Slowing growth in the cost of tuition shouldn't hurt academic programs at colleges, Carlson said.

"My idea is we need to trim administrative expenses, not programs," he said.

Student leaders say they're more inclined to support a cap on increases rather than all out freeze.

But Minnesota college officials say Carlson's effort to completely freeze tuition for two years could make a tough situation worse.

That's because colleges are also planning for deep cuts in their funding as lawmakers work to fix a $6.2 billion dollar budget deficit. They say a freeze would tie their hands and not allow them to replace revenue lost when the state cuts aid to colleges.

University of Minnesota officials say that could lower their credit rating and make it harder for the university to borrow money.

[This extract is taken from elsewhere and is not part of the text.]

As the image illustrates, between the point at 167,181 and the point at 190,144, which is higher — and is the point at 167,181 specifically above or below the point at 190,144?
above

MnSCU officials say state law gives their board of trustees the authority to set tuition rates for the system's 32 universities, community and technical colleges, a decision they think is best made by the trustees.

Laura King, the chief financial officer at MnSCU, said cuts paired with a tuition freeze would hit hard. King said that could result in deeper faculty cuts and threatens MnSCU's ability to teach the its more than 200,000 enrolled students.

"We don't want to go there because we think it's in the state's interest that we continue to graduate 60 plus percent of the college graduates in Minnesota," King said.

Student leaders at the rally said officials in the MnSCU system and lawmakers should be able to find a way to slow the growth of tuition bills, while at the same time preserving the quality of higher education.

"It's an understandable concern that if we tap tuition that we might see a diminished quality," said , Geoff Dittberner, vice president of the Minnesota State College Student Association. "That's why we're really making sure that we push for a more effective MnSCU system, with a tuition cap."